Al-Qaida
et les talibans condamnés à la guérilla
Oussama
Ben Laden et mollah Omar pourraient aussi opter pour une fuite vers le Pakistan.
Eric
Jozsef
Avec la chute
de Kaboul, la guerre s'est déplacée depuis mardi soir dans le sud-est du pays,
les provinces limitrophes du Pakistan se transformant en sorte de réduit
taliban. Hier soir, les responsables de l'Alliance du Nord affirmaient s'être
emparés de la grande ville de Kandahar, le fief du mollah Omar. Ce que
s'empressaient de démentir les «étudiants coraniques». Une chose est sûre:
la bataille a changé de nature et la traque de Ben Laden est entrée dans une
phase nouvelle.
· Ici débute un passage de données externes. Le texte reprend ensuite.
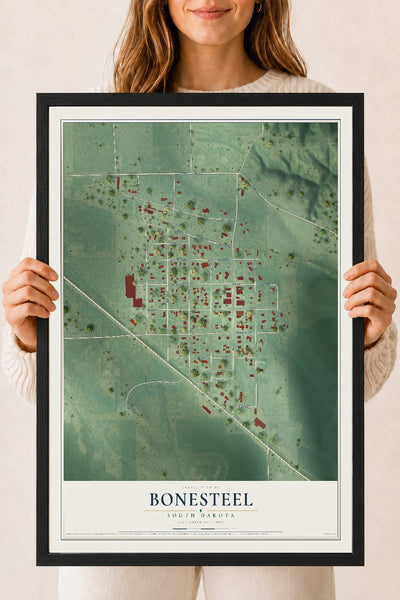 Map of Bonesteel, South Dakota, 18 x 24 inch print in a black wood frame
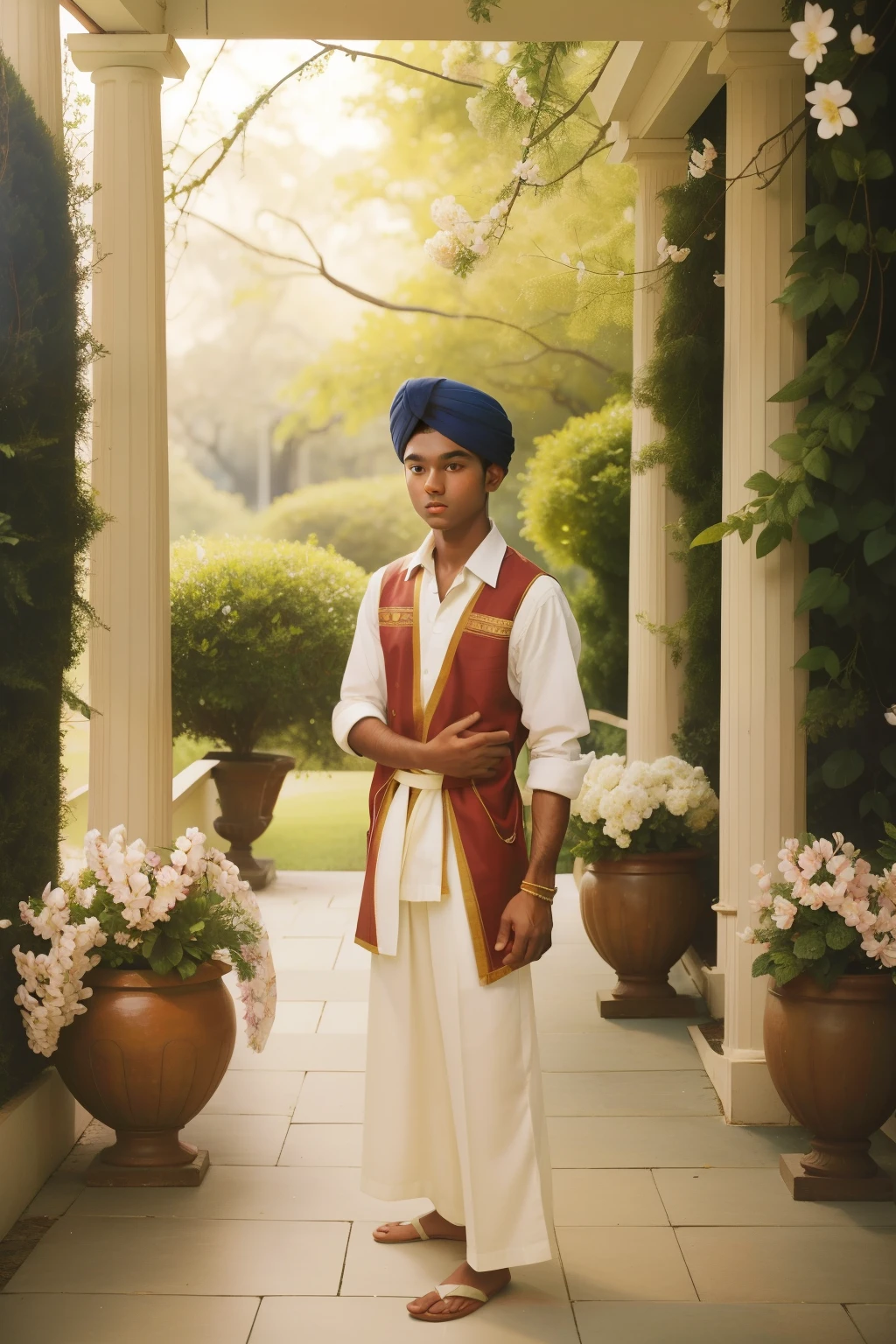 On the sunlit veranda of a Southern plantation in the 1990s, a fifteen-year-old Indian boy, with a neatly tied turban and linen trousers, practices a traditional dance, surrounded by antebellum columns and blossoming magnolia trees.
Les talibans ne peuvent plus compter que sur un éventuel combat
de guérilla dans certaines vallées des régions montagneuses de Paktika,
Paktia, voire Zabol ou encore dans les zones tribales frontalières avec le
Pakistan. «Une contre-offensive est exclue», avance Jean-Vincent Brisset, spécialiste
des questions militaires auprès de l'institut Iris, «les talibans devraient
pour cela se regrouper. Ils seraient alors impitoyablement bombardés par les
B-52 américains».
A Mazar-i-Charif, à Kaboul comme dans les autres cités septentrionales du
pays, les talibans ont préféré abandonner le terrain plutôt que de tenter de
tenir des positions massivement pilonnées par l'aviation américaine. Les
experts estiment qu'environ les deux tiers des soldats d'Omar ont profité de la
confusion pour faire défection malgré les appels du mollah invitant ses hommes
à «se regrouper, résister et combattre». Environ 15 000 d'entre eux auraient
néanmoins choisi de fuir vers le sud et seraient encore décidés à poursuivre
la lutte, en particulier les quelques milliers de volontaires arabes et
pakistanais qui n'ont plus rien à perdre. Avant de quitter Kaboul, ils auraient
emporté avec eux une bonne partie de leur armement. Les talibans comptent sans
doute sur la bienveillance de la population des provinces du sud-est, d'origine
pachtoune comme la plupart d'entre eux, pour bénéficier d'une protection que
les Afghans du nord et de l'est, (Ouzbeks, Tadjiks et Hazaras) leur avaient ôtée.
Au-delà, les soldats de mollah Omar auront la possibilité de passer aisément
au Pakistan, à travers une frontière extrêmement poreuse. Depuis toujours,
les contrebandiers sont passés par la région de Paktia, souvent à dos de
dromadaires. A terme, les talibans pourraient aussi tenter d'impliquer le
Pakistan pachtoun dans une sorte de conflit ethnique. En attendant, ils
devraient s'installer dans ces vallées où il sera difficile de les déloger.
En dix ans d'occupation, les Soviétiques n'ont jamais réussi à y imposer leur
ordre.
«Traquer les responsables d'Al-Qaida revient à trouver une aiguille dans une
botte de foin», a rappelé hier le secrétaire américain Donald Rumsfeld. De
toute évidence, Oussama Ben Laden peut lui aussi s'abriter dans des grottes ou
des bunkers souterrains. Mais il va lui être de plus en plus difficile de se déplacer.
Qui plus est en prenant le risque d'être lâché par la population afghane. «Je
suis convaincu que quelqu'un finira par le dénoncer», a d'ailleurs déclaré
hier le ministre britannique de la Défense Geoff Hoon alors que les Etats-Unis
ont mis cinq millions de dollars sur la tête de l'auteur présumé des
attentats du 11 septembre. «Aujourd'hui, il n'a plus qu'un choix», soutient de
son côté Jean-Vincent Brisset: «fuir le plus vite possible».